TEXT SECTION:

════════════════════

# Shampoo/Conditioner recommendations



## lifeaftercudi (Nov 7, 2010)

Hey everyone !  My little cudi is my first pup so im a newbie on the puppy care stuff ... I thought any pet shampoo will do good but boy was i wrong! I went to petco and bought "Natural Espree Puppy Shampoo babyscent" And the Smell is horrible!! Smells really bad ... Does anyone have any good shampoos/conditioners for my little cudi ?? Something fresh and nice smelling please


----------



## The Fussy Puppy Gang (May 21, 2007)

Our favorite is The Coat Handler Shampoo and their conditioner. Pepper smells absolutely wonderful after his baths - and beyond! We also use The Coat Handler Detangler spray for brushing because we get so much static here and the spray does not build up on his coat. Great product!

But I know the others here have many other choices that they love, too.


----------



## shimpli (Mar 24, 2010)

I was using Pure Paws Shampoo and Coat Handler Conditioner. I like them but I forgot to buy them online on time and my puppy needed a bath so I went to Petsmart and I bought BOUNCE Hypoallergenic Shampoo and BOUNCE Satin Coat Conditioner and I LOVE them. !!! The smell is great and her coat feels as good or better than with the Coat Handler. So this is another option and you can find it in Petsmart.

════════════════════

DATA SECTION:

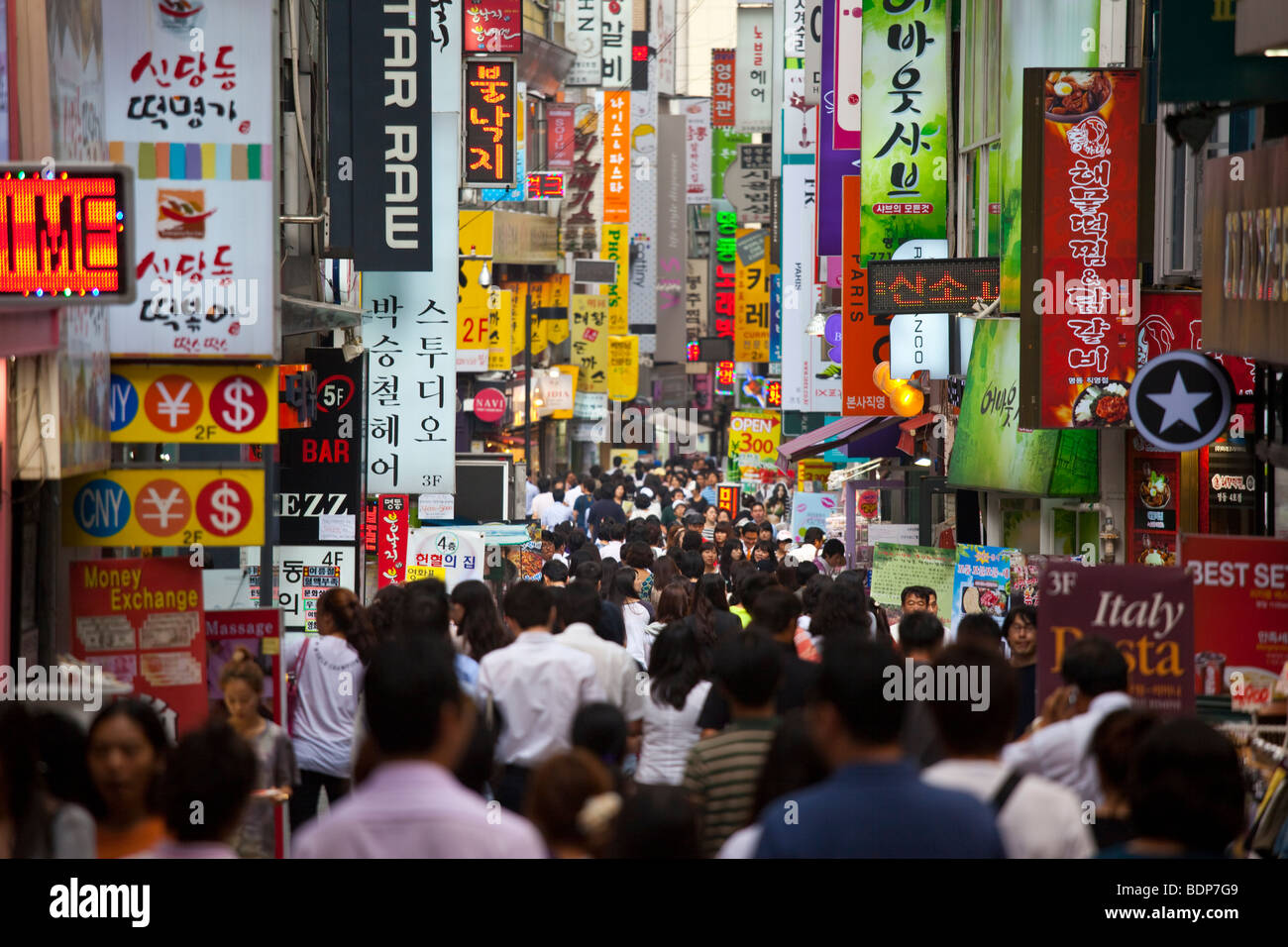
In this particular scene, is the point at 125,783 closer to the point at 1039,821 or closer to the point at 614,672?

════════════════════

JOB 1: Copy the shampoo thread from "# Shampoo/Conditioner recommendations" to "(May 21, 2007)".
JOB 2: In the shampoo thread, what product does The Fussy Puppy Gang use for brushing?
JOB 3: Write the next post in the forum thread on puppy shampoo and conditioner recommendations.

EXERCISE ANSWER 1:
# Shampoo/Conditioner recommendations



## lifeaftercudi (Nov 7, 2010)

Hey everyone !  My little cudi is my first pup so im a newbie on the puppy care stuff ... I thought any pet shampoo will do good but boy was i wrong! I went to petco and bought "Natural Espree Puppy Shampoo babyscent" And the Smell is horrible!! Smells really bad ... Does anyone have any good shampoos/conditioners for my little cudi ?? Something fresh and nice smelling please


----------



## The Fussy Puppy Gang (May 21, 2007)

EXERCISE ANSWER 2: The Coat Handler Detangler spray.

EXERCISE ANSWER 3:
----------



## motherslittlehelper (Mar 18, 2010)

You might try going through old threads in the Grooming section of the forum. I believe there have been a 'few' discussions on shampoos. Like anything else, people's opinions are going to be all over the place with regard to fragrance - too strong, too whatever - and how the shampoos react with their particular dog's coat. What may work well on one dog may not be the best for another dog in the same family, etc. The bathtub where I bathe Augie is lined with various shampoos/conditioners - AND I AM NOT KIDDING!!!  A few of my favorites are the Pure Paws Reconstructive shampoo, Plush Puppy products, and right now we are liking Nature's Specialties Plum Silky and Plum Tastic conditioner (makes him smell like a smoothie). Have heard others mention a human shampoo - Pantene. And someone else the Bio Groom shampoos which I think I have seen at PetCo. You may have to experiment a bit. The ones I used and liked on Augie as a puppy do not do well on his longer, more adult hair. As a puppy, I liked the Paul Mitchel oatmeal shampoo on him.


----------



## irnfit (Nov 21, 2006)

I use #1 All Systems for Kodi. I just love it for his type of coat. I can use just about anything on Shelby and she will look great. Right now I am finishing up using Plush Puppy that I have. I also like Isle of Dog for both dogs.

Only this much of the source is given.